### EXERCISE BRIEF
Only one stretch of the records below should be repeated. It starts with the line containing "Szkolenie psa-przewodnika /©123RF/PICSEL" and goes on through the line containing "Raw Organic Green", exactly as written.

(PROVIDED RECORDS Opens)

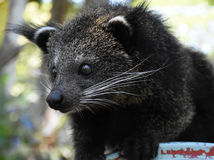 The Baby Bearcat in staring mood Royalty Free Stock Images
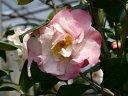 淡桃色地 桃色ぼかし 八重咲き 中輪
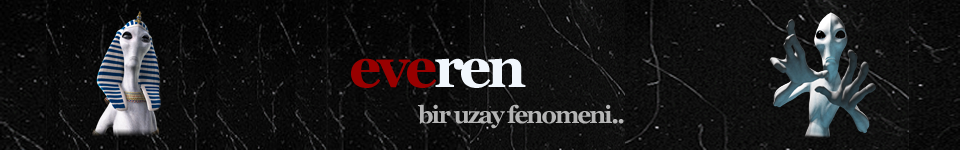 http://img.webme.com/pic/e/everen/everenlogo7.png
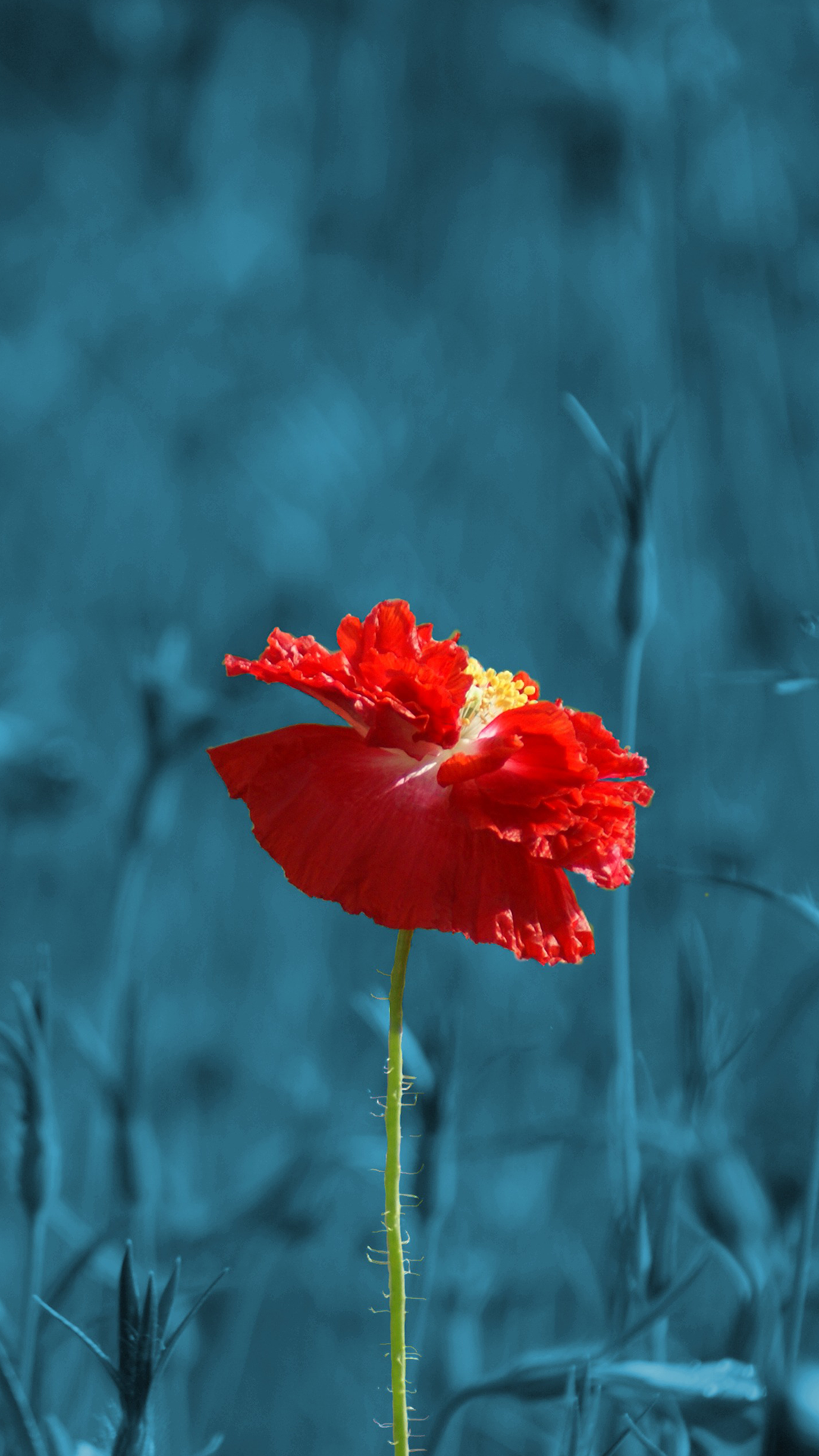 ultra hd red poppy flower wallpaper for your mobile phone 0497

(PROVIDED RECORDS Closes)
(PROVIDED RECORDS Opens)

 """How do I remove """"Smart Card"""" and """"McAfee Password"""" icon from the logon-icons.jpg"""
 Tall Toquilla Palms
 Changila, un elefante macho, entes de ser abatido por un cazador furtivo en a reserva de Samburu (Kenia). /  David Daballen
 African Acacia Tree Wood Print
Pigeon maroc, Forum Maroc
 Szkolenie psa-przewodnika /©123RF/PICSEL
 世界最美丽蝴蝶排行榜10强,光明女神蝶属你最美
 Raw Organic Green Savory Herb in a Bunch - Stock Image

(PROVIDED RECORDS Closes)
(PROVIDED RECORDS Opens)

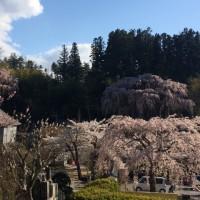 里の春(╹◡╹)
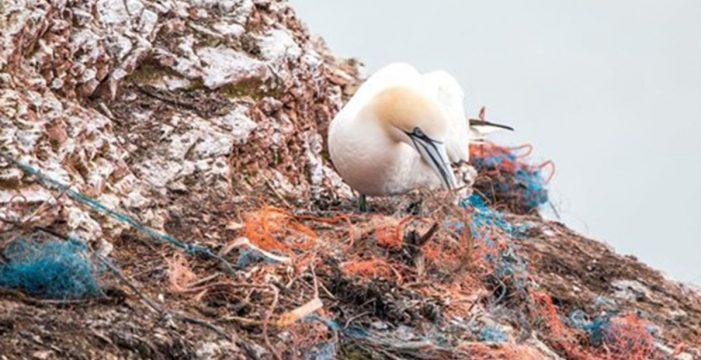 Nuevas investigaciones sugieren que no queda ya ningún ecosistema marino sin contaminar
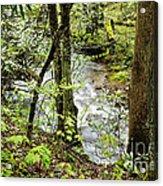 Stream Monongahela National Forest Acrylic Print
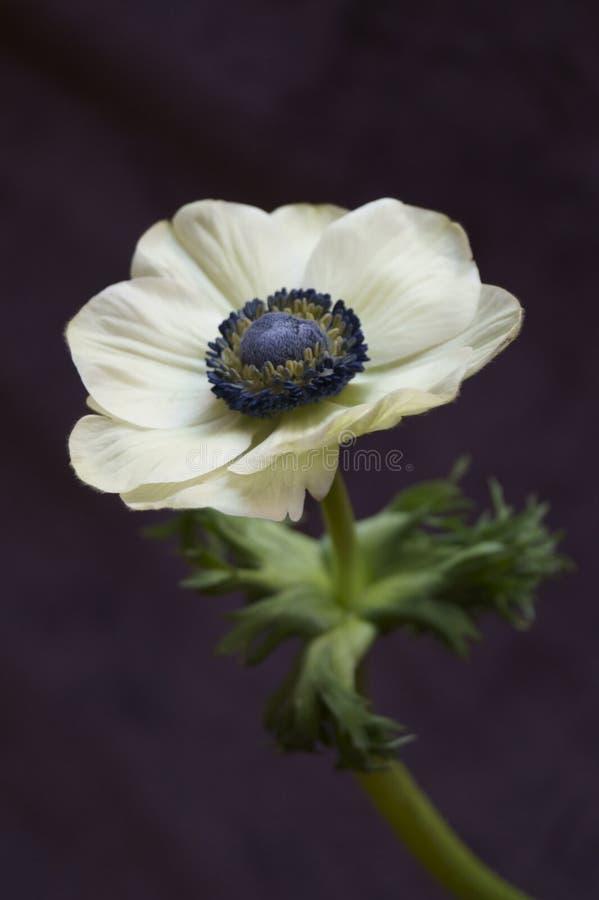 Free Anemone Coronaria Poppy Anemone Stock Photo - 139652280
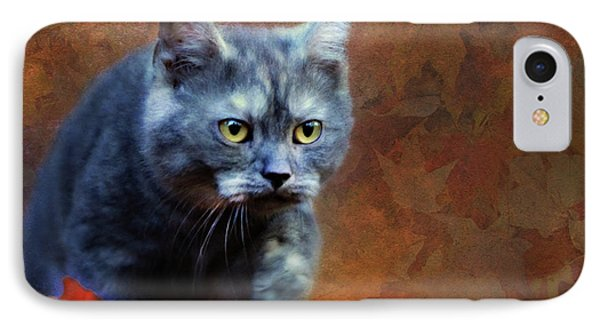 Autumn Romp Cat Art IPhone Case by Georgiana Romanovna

(PROVIDED RECORDS Closes)

### SOLUTION
 Szkolenie psa-przewodnika /©123RF/PICSEL
 世界最美丽蝴蝶排行榜10强,光明女神蝶属你最美
 Raw Organic Green Savory Herb in a Bunch - Stock Image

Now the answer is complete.